Economic experts pessimistic about German growth in near future

11.12.2025, 15:21

By Alexander Sturm, dpa

The German economy is going to need longer than anticipated to get back on track, according to a leading economic institute, which sharply downgraded its growth forecasts for the next two years on Thursday.

Researchers at the Munich-based ifo Institute expect the economy to grow by 0.8% in 2026 and 1.1% in 2027, down by 0.5 percentage points each compared to the last projection in September, a forecast largely echoed by other economic institutes.

Ifo researchers also revised their forecast for the current year, expecting gross domestic product (GDP) to grow by merely 0.1%, down from 0.2%.

Germany's export-driven economy has been hit hard by US tariffs imposed by the Trump administration while trying to recover from two consecutive years of recession in 2023 and 2024.
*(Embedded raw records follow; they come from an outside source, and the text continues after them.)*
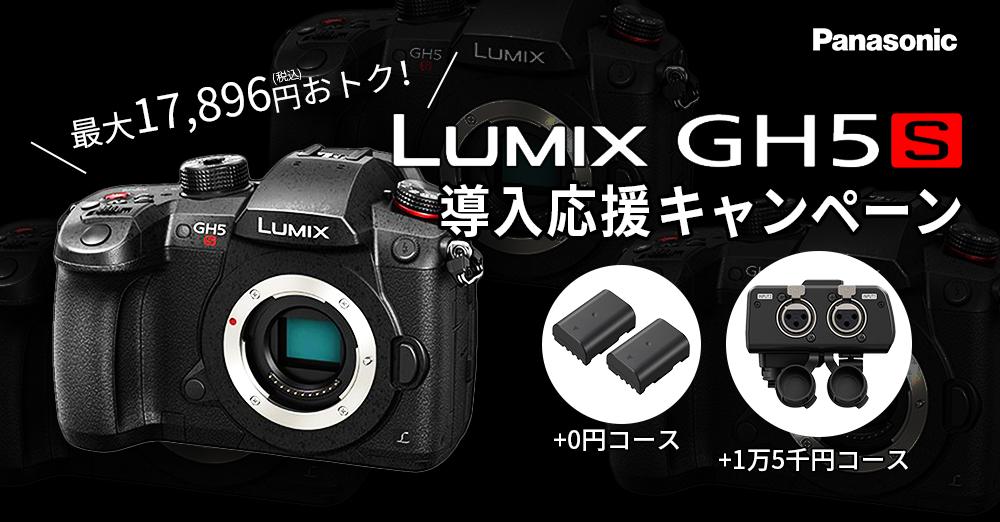 パナソニック ミラーレス一眼カメラ GH5S 導入応援キャンペーン 2/28 18時まで!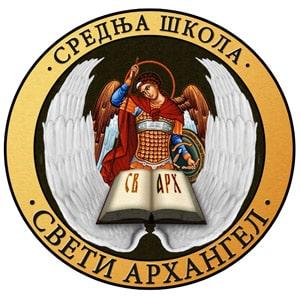 ss-sveti-arhangel-logo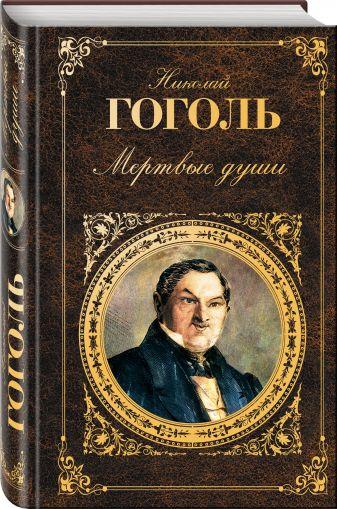 Николай Гоголь: Мертвые души - о чем писал автор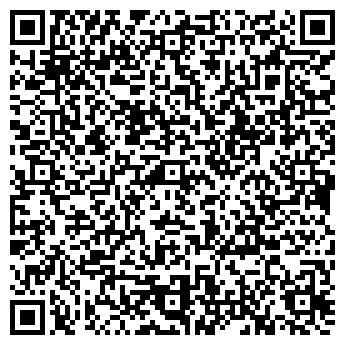 QR-код с контактной информацией организации ГазСервис, ООО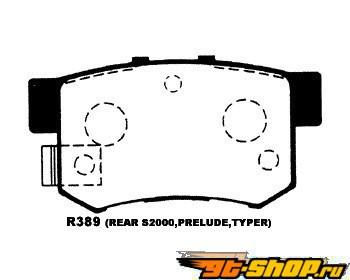 Project Mu NS задние тормозные колодки Honda Accord V6 MT 03-07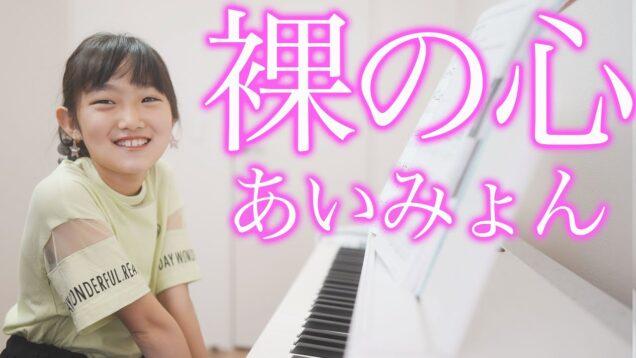 【あいみょん 裸の心】小学生ピアノ演奏 1週間練習でどれぐらい弾けるか?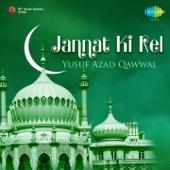 Jannat Ki Rel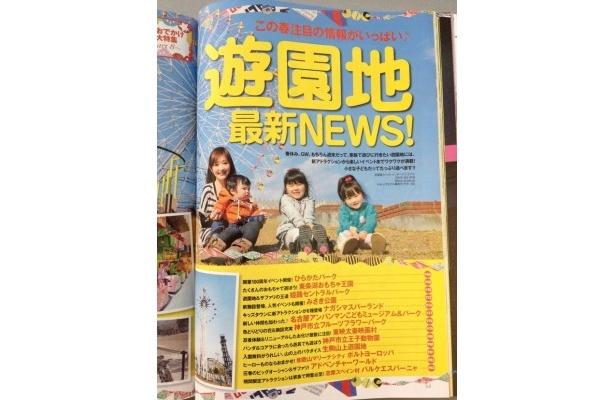 新アトラクションやイベント続々の遊園地最新ニュース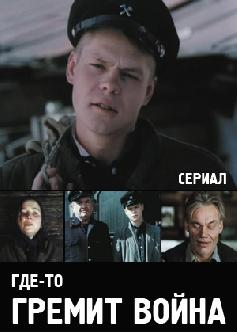 Смотреть Где-то гремит война бесплатно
Global trade headwinds and competition from China are all weighing on the country's industrial base, while consumers are grappling with rising prices.

"The German economy is adapting only slowly and at great expense to the structural shift through innovation and new business models," said Timo Wollmershäuser, head of forecasts at ifo.

"In addition, companies and start-ups in particular are hindered by bureaucratic hurdles and an outdated infrastructure."

The conservative-led government of Chancellor Friedrich Merz is planning to invest billions in the coming years to update the country's crumbling infrastructure as well as in defence, but ifo experts and other institutes believe structural reforms are needed to achieve a long-term economic revival.

Researchers have been pushing for measures to bring down energy costs and social spending as well as slashing red tape.

While forecasts by other economic institutes, including the Kiel Institute for the World Economy (IfW) and the RWI-Leibniz Institute for Economic Research, are in line with the ifo projections, the German government's own economic forecast is more optimistic, projecting GDP to grow by 1.3% and 1.4% in 2026 and 2027, respectively.

The Halle Institute for Economic Research also expects a slight upswing.

"The many structural problems in the welfare system, excessive bureaucracy and the lag in artificial intelligence and other modern technologies are causing Germany's economy to tread water,"said IfW President Moritz Schularick.

Challenges are manifold

Tariffs imposed by US President Donald Trump on EU imports after he took office in January are expected to dampen German economic growth by 0.3 percentage points in 2025 and by 0.6 percentage points in 2026, according to ifo.

"The uncertainty caused by the tariffs remains high, even though the acute conflicts between the US and the EU have been defused," Wollmershäuser noted.

Even though the trade agreement between Washington and the bloc reached earlier this year managed to prevent a full-blown trade war, EU businesses are still faced with higher tariffs than under the previous administration of president Joe Biden.

A baseline levy of 15% applies on most goods, plus higher tariffs on steel and aluminium, for example.

While the global economy is expected to grow by an average of 2.5% per year between 2025 and 2027, German industry will not benefit from this trend and will continue to lose competitiveness, according to ifo.

Measures planned by the government to boost growth are expected to help in the short term, but are not sufficient to expand the economy's production capacity in the long term, it said.

Researchers expect a growth effect of 0.3 percentage points in 2026 and 0.7 percentage points in 2027.

"The German economy is losing momentum because the workforce potential, corporate investment, and productivity growth are declining," Wollmershäuser said.

"Without structural reforms, there is a risk of further erosion of the business location. Measures are needed that strengthen the supply of labour through additional incentives to increase working hours or participation in the labour market, and boost productivity through comprehensive digitalization, and simplification of the state system."